Prague / 18th December 2017 / Alex Kurki

EPS students at the meeting with the Italian Ambassador to the Czech Republic During my first semester in Prague with the European Politics and Society Programme, I’ve had the pleasure of attending lectures and speeches given by a variety of experts. From former Italian prime minister Enrico Letta to Michael Žantovský (a founding member of the Civic Forum), each speaker provided a unique view on European issues. They reminded me why I find political science fascinating in the first place.

However, of all the seminars and question/answer sessions, the session with Aldo Amati, the Italian Ambassador to the Czech Republic, would be the one I will recall the most fondly in years to come. It was a given that he would have many interesting perspectives on topics relating to Italy and the Czech Republic. He most certainly did. He answered question after question about economic policy, the migrant crisis, and the current political climate in Europe. As time went on, students’ questions became more complex, more convoluted—trying to be the smartest one in the room. To be the one to stump the ambassador. It didn’t happen.
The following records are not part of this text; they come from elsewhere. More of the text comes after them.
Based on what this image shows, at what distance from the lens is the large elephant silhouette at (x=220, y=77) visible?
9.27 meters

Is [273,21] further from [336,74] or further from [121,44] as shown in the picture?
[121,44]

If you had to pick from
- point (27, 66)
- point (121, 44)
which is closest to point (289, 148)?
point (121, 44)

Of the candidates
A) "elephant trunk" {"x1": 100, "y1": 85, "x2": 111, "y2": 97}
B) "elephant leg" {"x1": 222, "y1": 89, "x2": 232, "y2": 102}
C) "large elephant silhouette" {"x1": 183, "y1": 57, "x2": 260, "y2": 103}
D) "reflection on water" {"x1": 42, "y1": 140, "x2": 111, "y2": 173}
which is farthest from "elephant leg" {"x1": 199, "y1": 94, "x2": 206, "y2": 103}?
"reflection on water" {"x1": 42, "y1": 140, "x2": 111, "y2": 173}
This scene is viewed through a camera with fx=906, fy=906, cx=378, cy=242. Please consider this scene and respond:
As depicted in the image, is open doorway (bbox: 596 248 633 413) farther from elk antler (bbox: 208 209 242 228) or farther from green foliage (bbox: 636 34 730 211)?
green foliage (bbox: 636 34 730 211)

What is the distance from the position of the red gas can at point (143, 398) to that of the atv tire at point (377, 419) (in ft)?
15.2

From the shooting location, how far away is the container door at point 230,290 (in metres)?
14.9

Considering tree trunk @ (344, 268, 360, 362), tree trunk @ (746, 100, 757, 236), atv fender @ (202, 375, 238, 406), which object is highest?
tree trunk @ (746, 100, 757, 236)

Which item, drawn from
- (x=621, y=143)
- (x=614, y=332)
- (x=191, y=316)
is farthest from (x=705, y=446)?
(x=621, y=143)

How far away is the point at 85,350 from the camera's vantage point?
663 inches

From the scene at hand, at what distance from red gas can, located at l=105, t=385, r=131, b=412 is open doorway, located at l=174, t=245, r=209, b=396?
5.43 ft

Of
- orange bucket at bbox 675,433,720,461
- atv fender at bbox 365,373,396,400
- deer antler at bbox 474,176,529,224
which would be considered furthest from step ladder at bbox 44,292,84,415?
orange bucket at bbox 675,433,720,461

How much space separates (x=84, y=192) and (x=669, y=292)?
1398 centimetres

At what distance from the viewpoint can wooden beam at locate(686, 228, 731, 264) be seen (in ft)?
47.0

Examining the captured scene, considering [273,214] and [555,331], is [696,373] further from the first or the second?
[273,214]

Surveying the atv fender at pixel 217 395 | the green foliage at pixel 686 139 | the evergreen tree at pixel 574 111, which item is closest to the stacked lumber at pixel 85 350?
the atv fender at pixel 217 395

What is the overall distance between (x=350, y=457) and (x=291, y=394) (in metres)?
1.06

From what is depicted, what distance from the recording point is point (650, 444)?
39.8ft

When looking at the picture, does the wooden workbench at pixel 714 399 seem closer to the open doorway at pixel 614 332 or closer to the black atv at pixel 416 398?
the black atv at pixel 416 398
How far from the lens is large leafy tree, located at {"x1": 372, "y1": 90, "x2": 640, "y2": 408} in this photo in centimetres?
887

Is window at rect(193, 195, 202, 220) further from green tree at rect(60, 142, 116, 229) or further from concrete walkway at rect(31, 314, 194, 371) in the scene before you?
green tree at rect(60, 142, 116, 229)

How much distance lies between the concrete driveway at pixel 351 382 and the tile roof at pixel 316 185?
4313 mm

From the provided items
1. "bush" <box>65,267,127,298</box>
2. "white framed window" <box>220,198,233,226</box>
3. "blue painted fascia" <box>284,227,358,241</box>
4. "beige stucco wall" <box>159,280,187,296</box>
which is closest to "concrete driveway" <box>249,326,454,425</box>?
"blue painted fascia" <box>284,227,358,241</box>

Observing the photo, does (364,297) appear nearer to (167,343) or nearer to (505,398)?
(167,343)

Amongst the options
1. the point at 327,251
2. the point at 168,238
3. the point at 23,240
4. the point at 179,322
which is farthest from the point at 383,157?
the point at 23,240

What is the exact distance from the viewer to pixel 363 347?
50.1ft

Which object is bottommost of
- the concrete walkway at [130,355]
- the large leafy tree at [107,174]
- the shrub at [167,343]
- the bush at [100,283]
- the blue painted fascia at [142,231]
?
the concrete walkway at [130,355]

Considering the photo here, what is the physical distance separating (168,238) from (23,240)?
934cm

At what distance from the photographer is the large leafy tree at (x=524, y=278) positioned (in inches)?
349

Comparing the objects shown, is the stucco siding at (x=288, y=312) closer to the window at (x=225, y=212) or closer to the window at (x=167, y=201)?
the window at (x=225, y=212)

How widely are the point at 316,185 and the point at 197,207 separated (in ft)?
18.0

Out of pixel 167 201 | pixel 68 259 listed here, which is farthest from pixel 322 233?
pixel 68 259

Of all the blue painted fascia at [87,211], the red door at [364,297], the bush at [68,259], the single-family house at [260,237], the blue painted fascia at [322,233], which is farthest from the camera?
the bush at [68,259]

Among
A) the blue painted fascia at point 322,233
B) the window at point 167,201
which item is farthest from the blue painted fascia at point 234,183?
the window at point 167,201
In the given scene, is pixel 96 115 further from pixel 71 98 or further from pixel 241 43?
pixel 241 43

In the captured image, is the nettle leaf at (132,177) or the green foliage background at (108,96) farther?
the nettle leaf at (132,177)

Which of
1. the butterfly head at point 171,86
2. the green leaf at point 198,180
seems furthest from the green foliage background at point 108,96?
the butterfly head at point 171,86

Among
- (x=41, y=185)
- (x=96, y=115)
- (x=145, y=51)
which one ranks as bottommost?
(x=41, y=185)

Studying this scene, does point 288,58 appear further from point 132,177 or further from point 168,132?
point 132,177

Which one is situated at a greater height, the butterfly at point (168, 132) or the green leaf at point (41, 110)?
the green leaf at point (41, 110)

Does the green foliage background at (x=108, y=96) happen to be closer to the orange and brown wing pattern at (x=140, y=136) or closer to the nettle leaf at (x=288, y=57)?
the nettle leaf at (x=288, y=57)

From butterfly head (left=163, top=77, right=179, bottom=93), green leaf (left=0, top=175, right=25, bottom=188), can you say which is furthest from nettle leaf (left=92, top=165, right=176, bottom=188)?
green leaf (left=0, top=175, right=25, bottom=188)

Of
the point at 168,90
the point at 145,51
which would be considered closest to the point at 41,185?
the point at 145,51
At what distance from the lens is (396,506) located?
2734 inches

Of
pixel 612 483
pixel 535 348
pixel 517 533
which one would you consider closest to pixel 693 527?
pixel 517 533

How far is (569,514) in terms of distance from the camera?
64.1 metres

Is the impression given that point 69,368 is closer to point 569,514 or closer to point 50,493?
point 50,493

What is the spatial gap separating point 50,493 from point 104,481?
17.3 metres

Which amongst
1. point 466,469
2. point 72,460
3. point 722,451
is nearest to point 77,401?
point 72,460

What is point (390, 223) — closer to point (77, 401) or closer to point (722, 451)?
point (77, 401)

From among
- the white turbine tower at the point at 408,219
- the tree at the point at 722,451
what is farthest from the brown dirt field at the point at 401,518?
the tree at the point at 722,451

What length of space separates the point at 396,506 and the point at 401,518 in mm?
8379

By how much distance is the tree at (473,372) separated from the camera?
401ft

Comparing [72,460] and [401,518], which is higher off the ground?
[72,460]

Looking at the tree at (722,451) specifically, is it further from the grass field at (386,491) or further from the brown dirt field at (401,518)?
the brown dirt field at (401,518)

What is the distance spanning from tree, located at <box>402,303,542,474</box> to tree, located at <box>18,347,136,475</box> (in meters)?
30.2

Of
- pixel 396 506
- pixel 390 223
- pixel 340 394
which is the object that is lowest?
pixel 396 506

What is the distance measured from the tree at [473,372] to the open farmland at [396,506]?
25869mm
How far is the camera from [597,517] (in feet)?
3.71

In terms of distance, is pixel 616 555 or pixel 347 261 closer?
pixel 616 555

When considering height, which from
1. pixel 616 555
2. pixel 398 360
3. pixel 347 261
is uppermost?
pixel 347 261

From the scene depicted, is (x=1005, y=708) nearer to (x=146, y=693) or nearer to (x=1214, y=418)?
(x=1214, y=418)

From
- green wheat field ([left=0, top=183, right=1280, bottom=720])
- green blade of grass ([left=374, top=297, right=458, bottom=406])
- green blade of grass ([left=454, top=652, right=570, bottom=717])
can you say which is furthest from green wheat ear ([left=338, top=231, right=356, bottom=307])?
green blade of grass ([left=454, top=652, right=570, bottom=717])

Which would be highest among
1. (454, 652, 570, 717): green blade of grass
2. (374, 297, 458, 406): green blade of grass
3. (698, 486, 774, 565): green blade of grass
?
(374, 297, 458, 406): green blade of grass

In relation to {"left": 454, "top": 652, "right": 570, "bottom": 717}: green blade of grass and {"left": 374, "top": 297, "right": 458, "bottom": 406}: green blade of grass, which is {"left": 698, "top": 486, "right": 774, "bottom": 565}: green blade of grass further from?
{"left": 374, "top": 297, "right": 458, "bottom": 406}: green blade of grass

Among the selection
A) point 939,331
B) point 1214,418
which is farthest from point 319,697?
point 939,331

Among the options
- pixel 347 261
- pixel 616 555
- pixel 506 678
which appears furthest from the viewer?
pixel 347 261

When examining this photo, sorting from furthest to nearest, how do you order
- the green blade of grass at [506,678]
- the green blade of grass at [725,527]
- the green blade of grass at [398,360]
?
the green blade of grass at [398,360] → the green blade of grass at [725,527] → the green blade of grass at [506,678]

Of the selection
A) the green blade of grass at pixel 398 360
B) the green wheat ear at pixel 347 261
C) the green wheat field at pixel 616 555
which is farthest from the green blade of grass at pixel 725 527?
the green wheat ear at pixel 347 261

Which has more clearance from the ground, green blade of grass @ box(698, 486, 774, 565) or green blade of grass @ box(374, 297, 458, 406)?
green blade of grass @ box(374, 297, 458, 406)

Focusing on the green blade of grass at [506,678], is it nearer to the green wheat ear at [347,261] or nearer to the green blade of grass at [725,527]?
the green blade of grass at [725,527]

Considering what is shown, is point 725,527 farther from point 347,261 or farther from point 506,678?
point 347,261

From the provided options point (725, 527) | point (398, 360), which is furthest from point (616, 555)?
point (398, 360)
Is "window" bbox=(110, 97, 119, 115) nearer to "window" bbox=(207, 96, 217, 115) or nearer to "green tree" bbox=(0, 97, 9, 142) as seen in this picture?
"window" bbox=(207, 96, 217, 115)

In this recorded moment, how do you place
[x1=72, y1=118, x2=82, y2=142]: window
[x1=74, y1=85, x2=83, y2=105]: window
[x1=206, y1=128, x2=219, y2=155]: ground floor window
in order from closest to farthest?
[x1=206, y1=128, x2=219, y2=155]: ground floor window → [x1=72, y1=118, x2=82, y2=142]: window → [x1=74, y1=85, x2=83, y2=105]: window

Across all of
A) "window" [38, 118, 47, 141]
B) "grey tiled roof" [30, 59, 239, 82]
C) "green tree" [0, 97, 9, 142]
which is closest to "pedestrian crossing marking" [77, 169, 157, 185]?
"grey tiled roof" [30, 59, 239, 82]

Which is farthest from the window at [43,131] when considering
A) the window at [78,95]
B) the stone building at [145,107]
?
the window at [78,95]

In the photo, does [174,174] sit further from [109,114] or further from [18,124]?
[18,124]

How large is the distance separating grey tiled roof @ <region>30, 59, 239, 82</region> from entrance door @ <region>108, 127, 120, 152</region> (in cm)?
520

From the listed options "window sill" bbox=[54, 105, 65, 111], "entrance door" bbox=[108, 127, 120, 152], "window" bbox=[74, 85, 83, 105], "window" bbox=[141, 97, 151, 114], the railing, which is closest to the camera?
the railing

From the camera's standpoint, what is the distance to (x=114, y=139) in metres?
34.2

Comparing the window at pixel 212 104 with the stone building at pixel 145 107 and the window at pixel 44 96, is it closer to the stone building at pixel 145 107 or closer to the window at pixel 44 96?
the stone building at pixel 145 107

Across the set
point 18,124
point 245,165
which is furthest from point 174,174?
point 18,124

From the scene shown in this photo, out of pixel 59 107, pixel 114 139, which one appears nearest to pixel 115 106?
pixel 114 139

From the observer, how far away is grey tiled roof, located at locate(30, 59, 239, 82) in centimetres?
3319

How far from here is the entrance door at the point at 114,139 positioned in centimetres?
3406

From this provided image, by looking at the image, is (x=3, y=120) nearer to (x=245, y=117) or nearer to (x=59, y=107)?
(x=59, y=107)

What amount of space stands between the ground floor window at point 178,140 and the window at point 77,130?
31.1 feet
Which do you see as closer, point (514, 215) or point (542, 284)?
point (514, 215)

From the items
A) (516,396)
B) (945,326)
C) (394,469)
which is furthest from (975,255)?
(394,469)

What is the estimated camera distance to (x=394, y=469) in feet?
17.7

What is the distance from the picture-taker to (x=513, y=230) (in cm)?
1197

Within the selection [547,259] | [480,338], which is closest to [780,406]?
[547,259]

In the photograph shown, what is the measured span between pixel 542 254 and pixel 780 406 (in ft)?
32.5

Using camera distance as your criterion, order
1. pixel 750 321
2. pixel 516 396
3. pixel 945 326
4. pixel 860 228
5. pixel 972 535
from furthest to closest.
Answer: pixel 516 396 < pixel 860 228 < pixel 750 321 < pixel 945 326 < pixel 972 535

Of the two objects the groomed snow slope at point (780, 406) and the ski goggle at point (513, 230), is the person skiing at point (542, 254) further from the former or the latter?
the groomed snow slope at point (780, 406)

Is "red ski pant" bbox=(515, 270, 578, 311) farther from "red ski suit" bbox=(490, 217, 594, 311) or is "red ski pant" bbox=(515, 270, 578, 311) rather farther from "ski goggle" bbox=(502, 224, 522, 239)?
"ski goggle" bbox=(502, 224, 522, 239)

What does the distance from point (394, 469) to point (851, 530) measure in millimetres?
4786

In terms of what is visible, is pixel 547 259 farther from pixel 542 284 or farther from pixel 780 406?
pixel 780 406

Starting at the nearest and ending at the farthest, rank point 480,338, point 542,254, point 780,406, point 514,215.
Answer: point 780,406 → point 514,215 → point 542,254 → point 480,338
Towards the end of the session, someone asked the Mr. Amati to discuss day-to-day life at the embassy. In addition to his current post in the Czech Republic, he has served at embassies in Russia, the United States, the United Kingdom, and Japan, among others. If there was one person able to answer the question, to provide some sort of semblance of a Platonic, ideal truth about life in the foreign service, it would be him.

Mr. Amati detailed meeting with figures from government, business, and civil society; organizing cultural events; and trying to advocate for his country’s interests in a changing political landscape. This was no surprise.

I was not expecting what came next. The ambassador opened up, briefly telling us about the pros and cons of life in the foreign service. He talked about the logistics of balancing “real life” and work. About the personal strain and sacrifices, having to relocate to a completely new country every three years.

On the other hand, he concluding by remarking that being in the foreign service is “living the fullest life,” and that taking a negative view of his job would be foolish.

Normally a man with Mr. Amati’s credentials would stick to discussing the “easy” topics of his job. Students would listen, take notes, and go home having learned something. However, his candid answers about the less romantic aspects of his profession brought up bigger topics for me to consider.

Where do I want to live? What kind of lifestyle do I want my job to permit? How will I gauge my success in life? What concessions am I willing to make for that success?

These are not the thoughts one would expect to have when leaving an academic discussion. Yet, they are important for students to contemplate in between all the seminar papers, articles, and book reviews.

In conclusion, I think our discussion with Mr. Amati is illustrative of the benefits of this programme: receiving many different perspectives on politics. You never know what new insights you’ll get week-to-week. All are beneficial, but some, of course, are more expected than others.